Sarah Olivier - Festival Bernard Dimey 2017 (© Domi Decker)
6 mai 2017 – 17e festival Bernard Dimey
Jour 3 : concerts de Barbara Weldens et Sarah Olivier
Avec Barbara Weldens (chant), Barbara Hammadi (piano, chant), Marion Diaques (violon alto, voix) – Sarah Olivier (chant), Stephen Harrisson (basse), Joseph Doherty (guitare), Florent Savigny (batterie)
Centre culturel Robert Henry – Nogent (Haute-Marne)
La météo nous fait de ces caprices, comme si la nature elle-même perdait le nord… Voilà qu’il fait un temps de novembre en mai. Mais sur la scène ce troisième soir du festival, ce n’est pas seulement cette grisaille obstinée, c’est carrément tempête, tornade, bourrasque, déferlement, ouragan… Et peut-être même aux dires de certains en fin de soirée, cataclysme pour la chanson française !!

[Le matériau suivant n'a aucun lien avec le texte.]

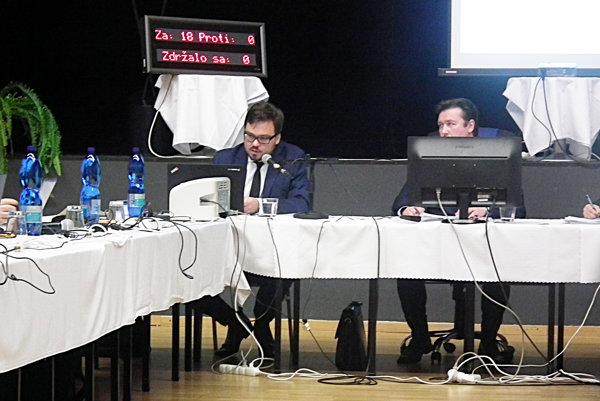 Úlohu prednostu na októbrovom zastupiteľstve čiastočne zastupoval vedúci právneho oddelenia Radoslav Machan.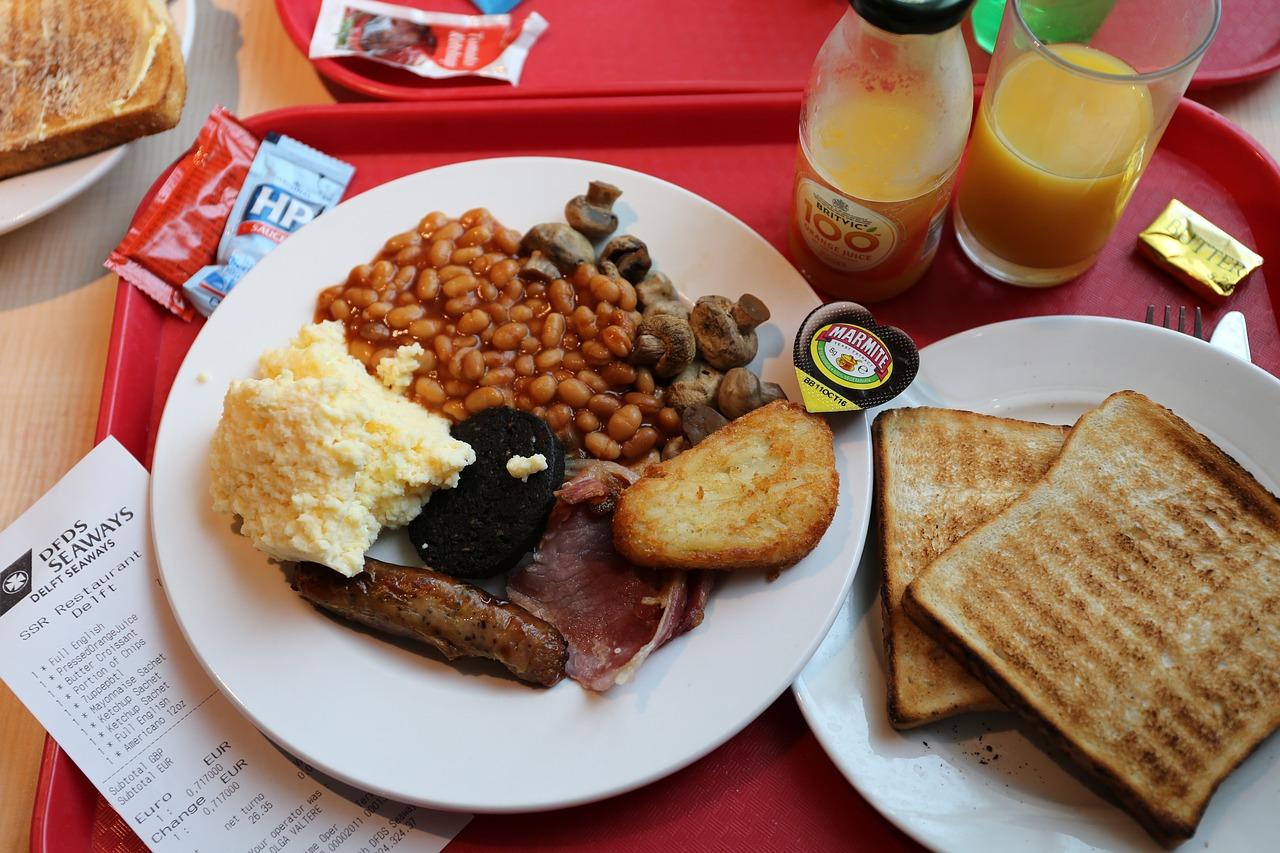 full English breakfast (Credit: PIxaby)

Il est vrai que l’association Bernard Dimey n’y est pas allée de main morte ! Programmer un même soir, sur le même plateau, Barbara Weldens et Sarah Olivier tient du défi !
Certains se sont inquiétés, autant le dire tout de suite… Certains ont même pensé que Bernard Dimey s’est retourné dans sa tombe. Hé bien, on aurait bien envie de l’imaginer ce Bernard, amoureux des femmes et surtout de la vie, aux prises avec ces deux phénomènes. On serait prête à parier qu’il aurait apprécié cette énergie folle, cette envie d’en découdre avec la scène, avec la vie, avec ce monde que l’on peut croire foutu certains matins gris. Il aurait aimé que l’on secoue l’inertie, l’apathie face à ce qu’il écrivait en ces termes : « Le pire est à la porte, on l’entend respirer /et l’on se demande en secret si c’est pour cette nuit /ou pour l’année prochaine /pour après notre mort… » (Les enfants d’Attila)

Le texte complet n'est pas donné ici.